On the epistemological level, Bloch initially adopted the scientistic critique of the French sociologist François Simiand (1873–1935) regarding the vulgar positivism of "political historians." But later, after having been deeply impressed by the intellectual revolutions fueled by the discoveries of Albert Einstein (1879–1955) and Werner Heisenberg (1901–1976), he pleaded for a certain "softening" of Durkheimism and a "history that is both enlarged and deepened," a program for which his last book, Apologie pour l'histoire (1949; The Historian's Craft, 1953), sought to outline. Though it was left incomplete, this book nonetheless represents an important installment in a work that was varied, innovative, and highly rigorous.

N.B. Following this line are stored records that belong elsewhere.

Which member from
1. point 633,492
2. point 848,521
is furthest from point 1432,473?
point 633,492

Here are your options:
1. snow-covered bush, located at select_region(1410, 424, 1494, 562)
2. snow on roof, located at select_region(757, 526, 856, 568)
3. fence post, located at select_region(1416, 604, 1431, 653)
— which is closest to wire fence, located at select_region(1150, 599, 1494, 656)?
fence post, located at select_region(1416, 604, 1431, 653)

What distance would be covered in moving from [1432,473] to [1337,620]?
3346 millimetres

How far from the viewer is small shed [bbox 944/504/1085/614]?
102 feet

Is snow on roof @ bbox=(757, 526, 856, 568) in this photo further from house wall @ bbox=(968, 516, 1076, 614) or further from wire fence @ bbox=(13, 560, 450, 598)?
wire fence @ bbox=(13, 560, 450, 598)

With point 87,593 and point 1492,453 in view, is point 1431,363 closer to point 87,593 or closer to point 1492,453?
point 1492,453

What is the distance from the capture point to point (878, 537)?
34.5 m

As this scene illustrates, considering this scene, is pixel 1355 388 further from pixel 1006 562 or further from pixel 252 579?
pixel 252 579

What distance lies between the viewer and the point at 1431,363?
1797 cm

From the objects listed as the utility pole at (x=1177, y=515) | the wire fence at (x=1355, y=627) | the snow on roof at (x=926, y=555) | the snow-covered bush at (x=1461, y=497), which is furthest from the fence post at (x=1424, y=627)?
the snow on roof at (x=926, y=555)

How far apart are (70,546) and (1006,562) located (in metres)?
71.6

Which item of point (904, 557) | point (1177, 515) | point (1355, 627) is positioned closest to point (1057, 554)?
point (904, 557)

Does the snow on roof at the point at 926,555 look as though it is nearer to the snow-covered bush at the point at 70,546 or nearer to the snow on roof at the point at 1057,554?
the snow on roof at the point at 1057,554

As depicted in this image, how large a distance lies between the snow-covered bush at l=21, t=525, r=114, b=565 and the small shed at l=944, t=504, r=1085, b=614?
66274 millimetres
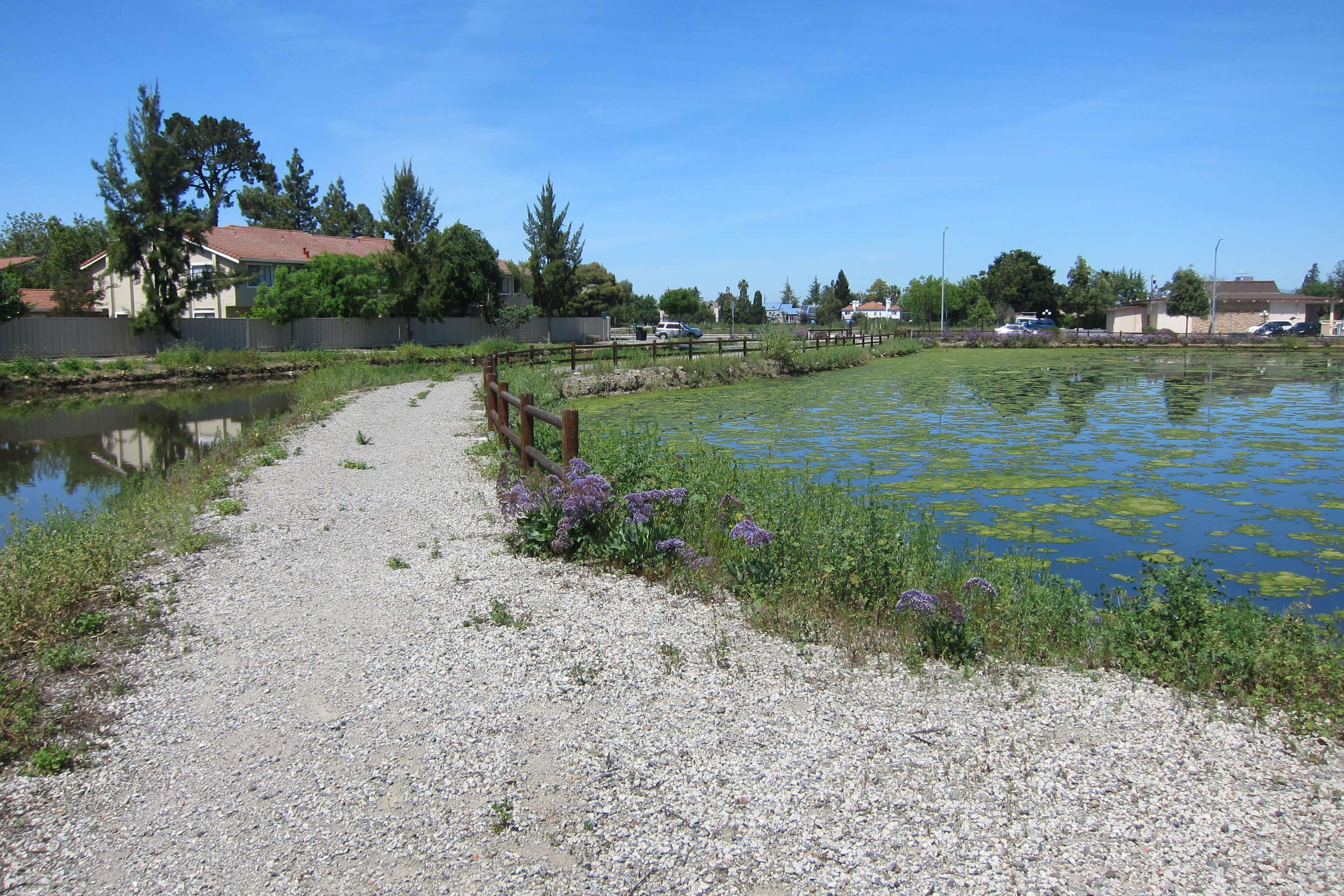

See alsoAnnales School; Braudel, Fernand; Febvre, Lucien; Resistance.

BIBLIOGRAPHY

Primary Sources

Bloch, Marc, Lucien Febvre, et al. Annales d'histoire économique et sociale. Correspondance. 3 vols. Edited by Bertrand Müller. Paris, 1994–2004.

Secondary Sources

Atsma, Hartmut, and André Burguière, eds. Marc Bloch aujourd'hui: Histoire comparée et sciences sociales. Paris, 1990.

Dumoulin, Olivier. Marc Bloch. Paris, 2000.

Fink, Carole. Marc Bloch: A Life in History. Cambridge, U.K., 1989.

Friedman, Susan W. Marc Bloch, Sociology, and Geography: Encountering Changing Disciplines. Cambridge, U.K., 1996.

Raulff, Ulrich. Ein Historiker im 20. Jahrhundert: Marc Bloch. Frankfurt, 1995.

Schöttler, Peter ed. Marc Bloch: Historiker und Widerstandskämpfer. Frankfurt, 1999.